- WORK TO DO -
A – From the gradient descent page below, copy the passage starting with "Last reviewed: April" and going on through "is gradient descent.".
B – List each step given under the heading "How it works mathematically" on the gradient descent page below.

- EXCERPT TO READ -
- - -
Core AI

Gradient Descent

Last reviewed: April 2026

The optimisation algorithm that trains neural networks by iteratively adjusting model parameters in the direction that reduces prediction errors.

Gradient descent is the optimisation algorithm at the heart of machine learning training. It is the method by which models learn — iteratively adjusting their parameters to minimise errors.

The intuition

Imagine you are blindfolded on a hilly landscape and need to find the lowest valley. You cannot see, but you can feel the slope under your feet. The strategy is simple: take a step in the direction that goes most steeply downhill. Repeat until the ground levels out. That is gradient descent.

How it works mathematically

The model makes predictions on training data
A loss function measures how wrong the predictions are
The gradient (mathematical slope) of the loss with respect to each parameter is calculated — this tells you which direction each parameter should move to reduce the error
Each parameter is updated by a small step in the direction that decreases the loss
Repeat for many iterations

The learning rate

The learning rate controls how big each step is:

Too large — the model overshoots the minimum, bouncing around or diverging
Too small — training takes forever, and the model may get stuck in a suboptimal spot
Just right — the model steadily converges to a good solution

Finding the right learning rate is one of the most important hyperparameter decisions in training.

Variants of gradient descent

Batch gradient descent — computes the gradient using the entire dataset. Accurate but slow.
- - -
- DATASET ROWS -
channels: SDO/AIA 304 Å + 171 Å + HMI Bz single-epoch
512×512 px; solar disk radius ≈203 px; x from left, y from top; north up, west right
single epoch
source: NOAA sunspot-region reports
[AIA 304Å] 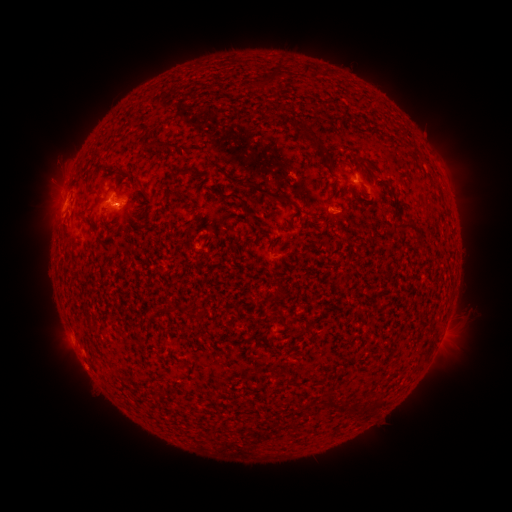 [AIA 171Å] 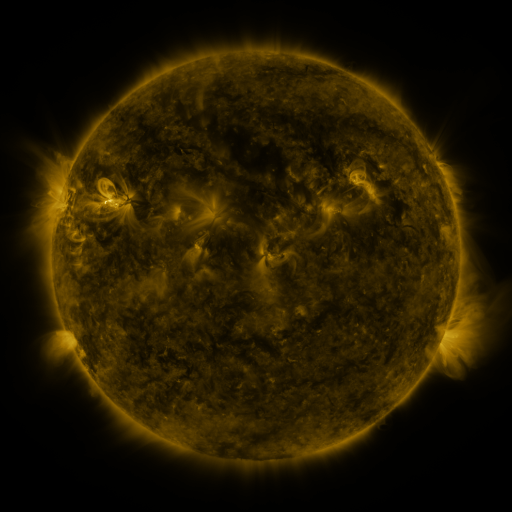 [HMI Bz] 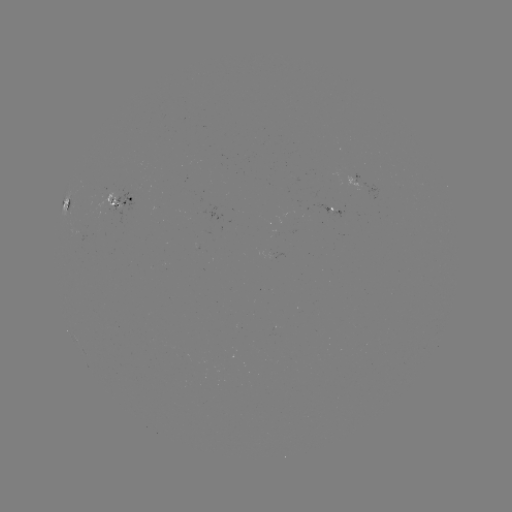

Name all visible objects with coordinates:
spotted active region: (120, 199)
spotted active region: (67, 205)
- - -
- RESPONSES IN ORDER -
A –
Last reviewed: April 2026

The optimisation algorithm that trains neural networks by iteratively adjusting model parameters in the direction that reduces prediction errors.

Gradient descent is the optimisation algorithm at the heart of machine learning training. It is the method by which models learn — iteratively adjusting their parameters to minimise errors.

The intuition

Imagine you are blindfolded on a hilly landscape and need to find the lowest valley. You cannot see, but you can feel the slope under your feet. The strategy is simple: take a step in the direction that goes most steeply downhill. Repeat until the ground levels out. That is gradient descent.

B –
1. The model makes predictions on training data.
2. A loss function measures how wrong the predictions are.
3. The gradient (mathematical slope) of the loss with respect to each parameter is calculated. This tells you which direction each parameter should move to reduce the error.
4. Each parameter is updated by a small step in the direction that decreases the loss.
5. Repeat for many iterations.